> Problem details: Report how many lines below include the string "maxHeight". Please keep the reply to that number.

Stored data entries:
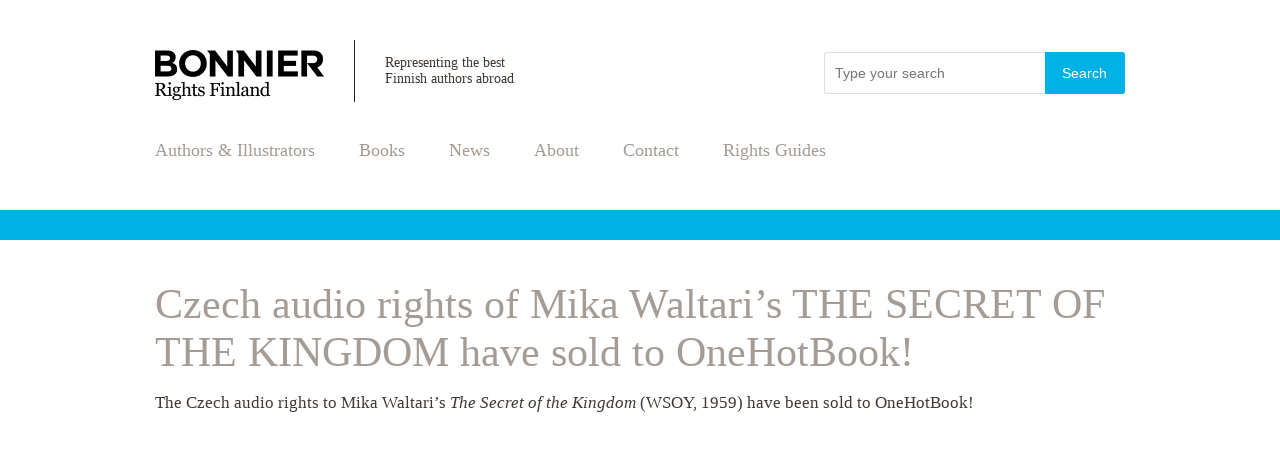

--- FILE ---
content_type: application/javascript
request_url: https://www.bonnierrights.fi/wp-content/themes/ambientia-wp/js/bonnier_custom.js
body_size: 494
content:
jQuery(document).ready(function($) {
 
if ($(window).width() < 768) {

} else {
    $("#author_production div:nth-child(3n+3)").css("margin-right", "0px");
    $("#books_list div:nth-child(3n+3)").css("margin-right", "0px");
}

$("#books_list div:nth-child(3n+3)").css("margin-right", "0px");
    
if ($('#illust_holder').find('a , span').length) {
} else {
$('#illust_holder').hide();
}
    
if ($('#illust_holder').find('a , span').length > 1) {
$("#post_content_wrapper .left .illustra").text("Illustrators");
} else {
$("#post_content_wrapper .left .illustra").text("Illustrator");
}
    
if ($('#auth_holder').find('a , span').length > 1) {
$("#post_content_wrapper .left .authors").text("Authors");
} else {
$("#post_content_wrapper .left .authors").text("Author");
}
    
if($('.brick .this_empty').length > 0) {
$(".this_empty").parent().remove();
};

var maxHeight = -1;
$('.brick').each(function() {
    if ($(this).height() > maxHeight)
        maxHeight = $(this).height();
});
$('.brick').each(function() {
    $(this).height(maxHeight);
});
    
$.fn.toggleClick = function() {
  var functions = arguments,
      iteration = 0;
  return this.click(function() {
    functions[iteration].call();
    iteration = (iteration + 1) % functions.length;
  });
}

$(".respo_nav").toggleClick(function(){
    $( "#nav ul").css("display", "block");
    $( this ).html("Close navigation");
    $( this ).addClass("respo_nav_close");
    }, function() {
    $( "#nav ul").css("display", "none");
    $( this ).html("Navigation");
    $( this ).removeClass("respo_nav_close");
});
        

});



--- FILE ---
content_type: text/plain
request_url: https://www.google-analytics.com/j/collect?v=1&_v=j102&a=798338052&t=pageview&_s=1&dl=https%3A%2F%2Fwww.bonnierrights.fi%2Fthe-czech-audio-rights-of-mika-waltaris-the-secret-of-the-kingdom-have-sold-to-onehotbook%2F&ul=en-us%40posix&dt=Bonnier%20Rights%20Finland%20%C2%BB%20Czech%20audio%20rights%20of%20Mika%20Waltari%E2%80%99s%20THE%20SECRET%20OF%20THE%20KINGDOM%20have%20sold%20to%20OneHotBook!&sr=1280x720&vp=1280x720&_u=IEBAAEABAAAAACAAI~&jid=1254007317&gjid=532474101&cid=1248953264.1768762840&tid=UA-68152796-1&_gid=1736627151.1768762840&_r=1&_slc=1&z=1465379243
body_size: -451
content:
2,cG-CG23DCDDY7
...
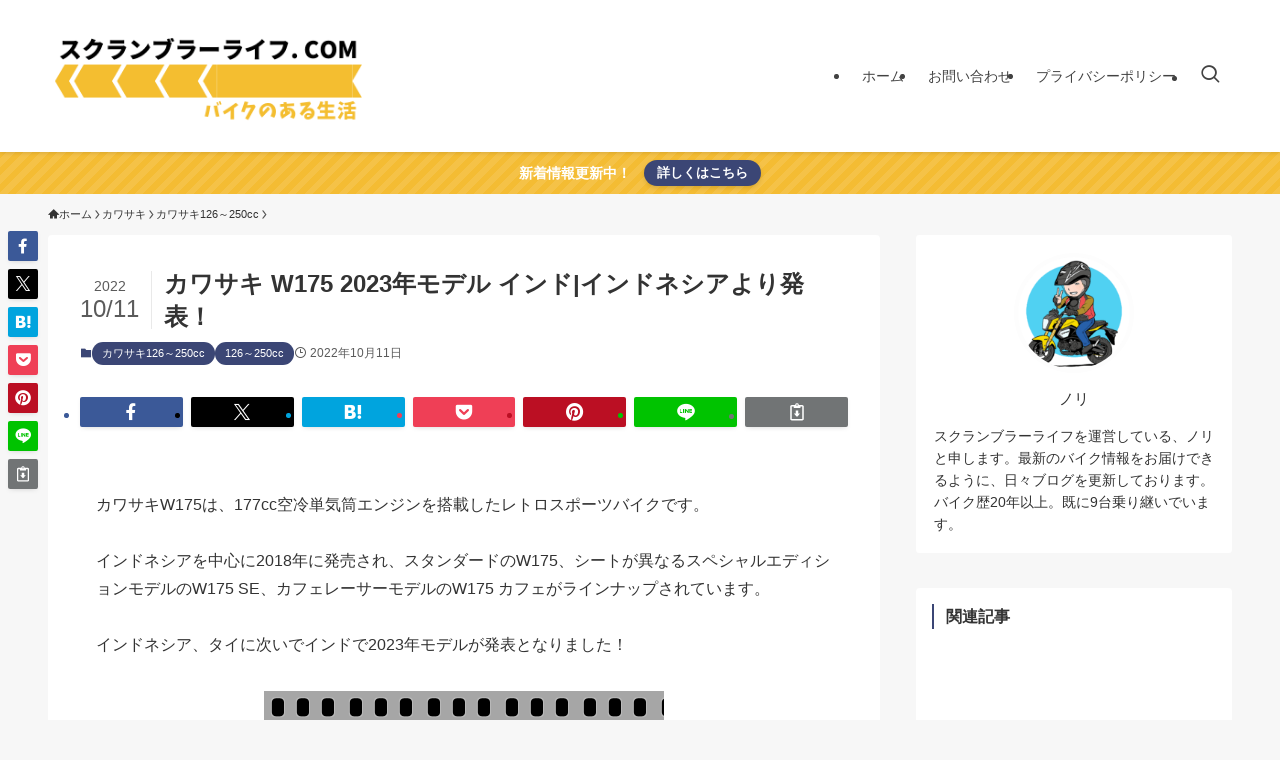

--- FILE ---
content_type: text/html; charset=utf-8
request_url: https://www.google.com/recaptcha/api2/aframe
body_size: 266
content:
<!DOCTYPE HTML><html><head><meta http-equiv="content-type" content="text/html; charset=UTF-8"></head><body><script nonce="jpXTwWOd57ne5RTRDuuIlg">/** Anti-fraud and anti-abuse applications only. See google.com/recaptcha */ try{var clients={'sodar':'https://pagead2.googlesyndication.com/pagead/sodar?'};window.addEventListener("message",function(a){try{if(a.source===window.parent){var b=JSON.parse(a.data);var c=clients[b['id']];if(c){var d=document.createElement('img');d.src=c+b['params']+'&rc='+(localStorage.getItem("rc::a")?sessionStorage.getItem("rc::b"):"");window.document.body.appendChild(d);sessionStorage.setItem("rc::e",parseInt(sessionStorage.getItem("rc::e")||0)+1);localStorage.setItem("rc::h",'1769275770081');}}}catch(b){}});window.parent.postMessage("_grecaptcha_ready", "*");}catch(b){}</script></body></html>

> Solution to this task: 4